Comparison of Energy Source Utilization During Fasting


Stage of Fasting	Primary Energy Source	Secondary Fuel Source	Duration (Approximate)
Post-Absorptive (Early Fasting)	Liver Glycogen	Muscle Glycogen	4-18 hours
Early Fasting (Fat Adaptation)	Stored Body Fat	Gluconeogenesis (from glycerol)	18-48 hours
Prolonged Fasting (Ketosis)	Ketone Bodies (from fat)	Gluconeogenesis (from protein)	48+ hours
Starvation (Extreme Fasting)	Protein (Muscle and Organ Tissue)	Minimal Ketones	Weeks to months

The Hormonal Orchestration

Hormones control these fuel shifts. Eating raises insulin, storing glucose. Fasting drops insulin, increases glucagon, releasing stored glycogen. Later, HGH increases, protecting muscle. This system maintains energy homeostasis.

Conclusion: A Masterclass in Metabolic Adaptation

The body's response to not eating shows metabolic flexibility. It starts with glycogen, then shifts to fat via ketosis, sparing protein. Short fasts can offer benefits like improved insulin sensitivity, but prolonged starvation is dangerous, breaking down vital tissues. Consult resources like the National Institutes of Health for more information. Understanding this process highlights the body's resilience.

Frequently Asked Questions

The first thing your body uses is glucose from your bloodstream. As those levels drop, it accesses its readily available stores of glucose, known as glycogen, which are located in your liver and muscles.

The body typically transitions from burning glycogen to burning fat after the liver's glycogen stores are depleted, which can take approximately 18 to 24 hours. This shift leads to the metabolic state of ketosis.

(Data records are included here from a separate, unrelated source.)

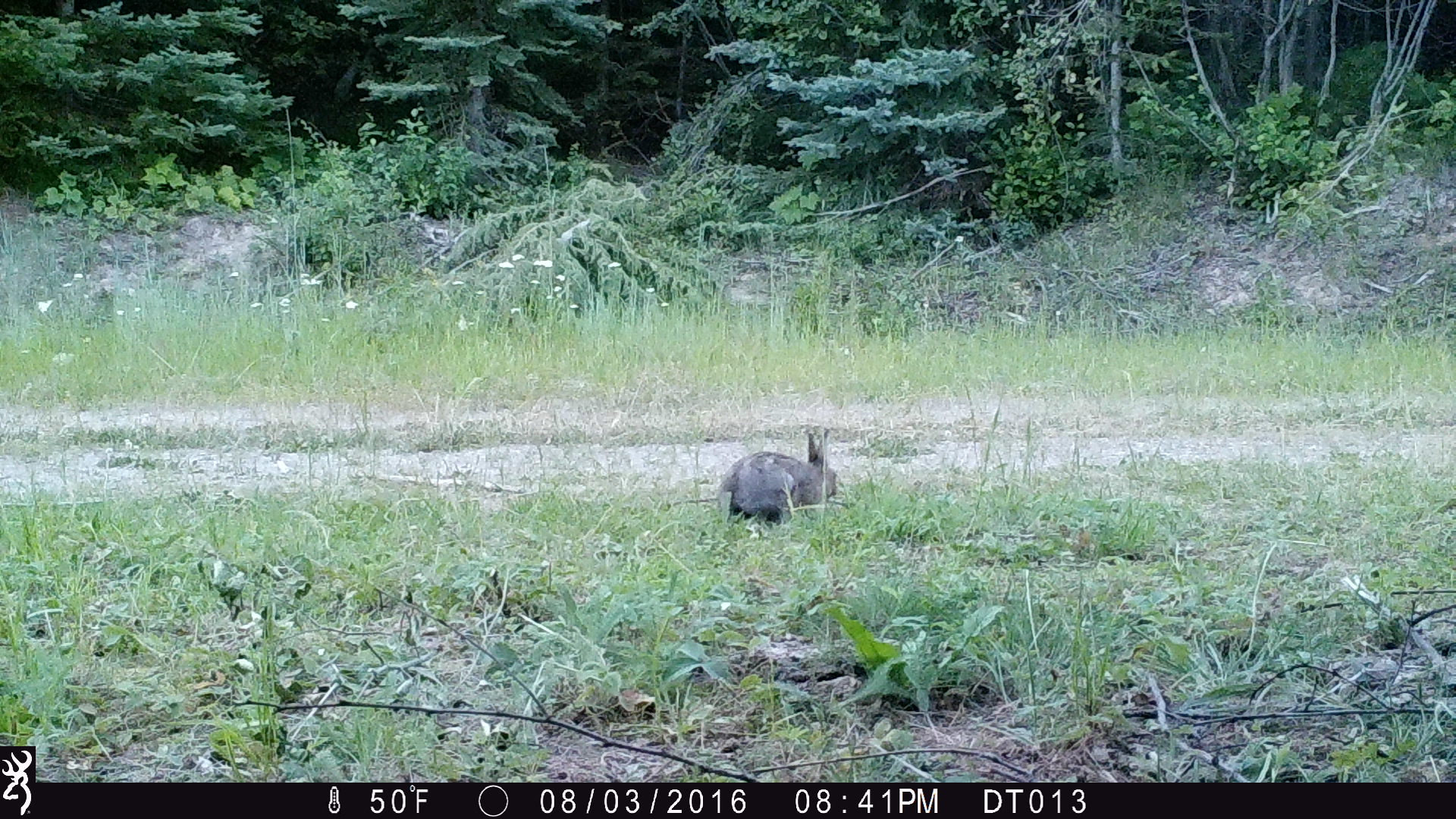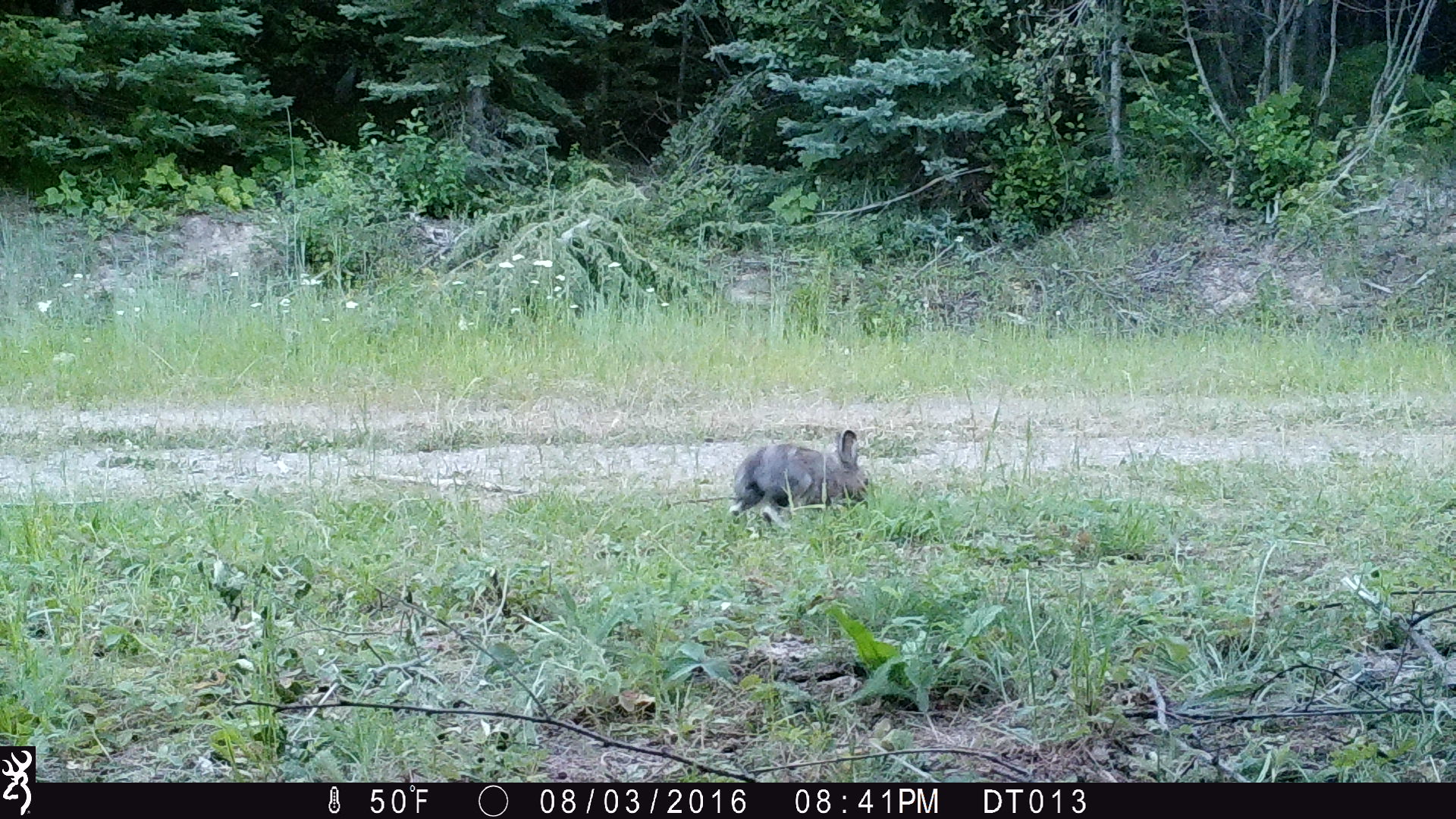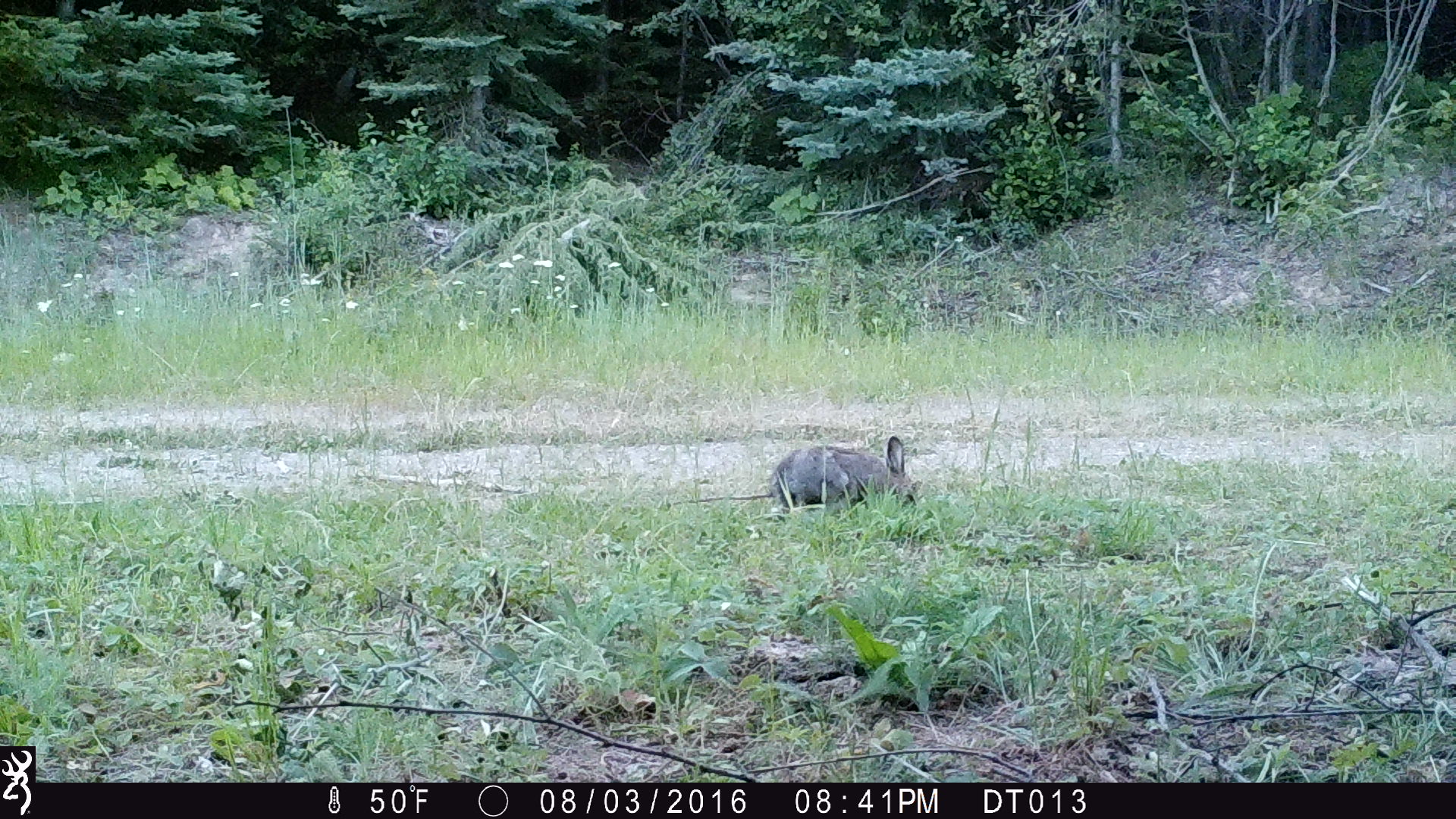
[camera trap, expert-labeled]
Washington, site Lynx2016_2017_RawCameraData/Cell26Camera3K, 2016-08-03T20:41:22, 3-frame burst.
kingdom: Animalia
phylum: Chordata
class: Mammalia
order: Lagomorpha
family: Leporidae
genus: Lepus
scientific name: Lepus americanus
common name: snowshoe hare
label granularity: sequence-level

Yes, during prolonged fasting, the brain can adapt to use ketone bodies, which are produced from the breakdown of fat, for up to 70% of its energy needs. This reduces the brain's reliance on glucose and helps spare muscle protein.

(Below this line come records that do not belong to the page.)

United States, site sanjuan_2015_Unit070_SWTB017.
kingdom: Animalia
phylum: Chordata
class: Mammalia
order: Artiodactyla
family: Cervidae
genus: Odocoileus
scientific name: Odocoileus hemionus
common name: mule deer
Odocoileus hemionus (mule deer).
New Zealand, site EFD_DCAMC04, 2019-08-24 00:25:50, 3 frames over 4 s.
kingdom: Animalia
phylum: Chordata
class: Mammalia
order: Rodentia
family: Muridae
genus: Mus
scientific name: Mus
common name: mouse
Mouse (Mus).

In the early stages of fasting, the body works to conserve muscle protein. However, during prolonged starvation, when fat stores are exhausted, the body will begin to break down muscle and organ tissue for energy.

While controlled intermittent fasting can have health benefits and lead to weight loss, prolonged and severe calorie restriction is dangerous. It can lead to severe health issues, including nutrient deficiencies, muscle loss, and metabolic slowdown. Always consult a healthcare professional before significant dietary changes.

Hormones are key regulators. As blood glucose falls, insulin decreases, while glucagon increases to promote glycogen breakdown and gluconeogenesis. Other hormones, like human growth hormone, also increase to help conserve muscle mass.

Glycogenolysis is the breakdown of stored glycogen into glucose. Gluconeogenesis is the creation of new glucose from non-carbohydrate sources, such as amino acids and glycerol. Glycogenolysis occurs first, followed by gluconeogenesis during extended fasting.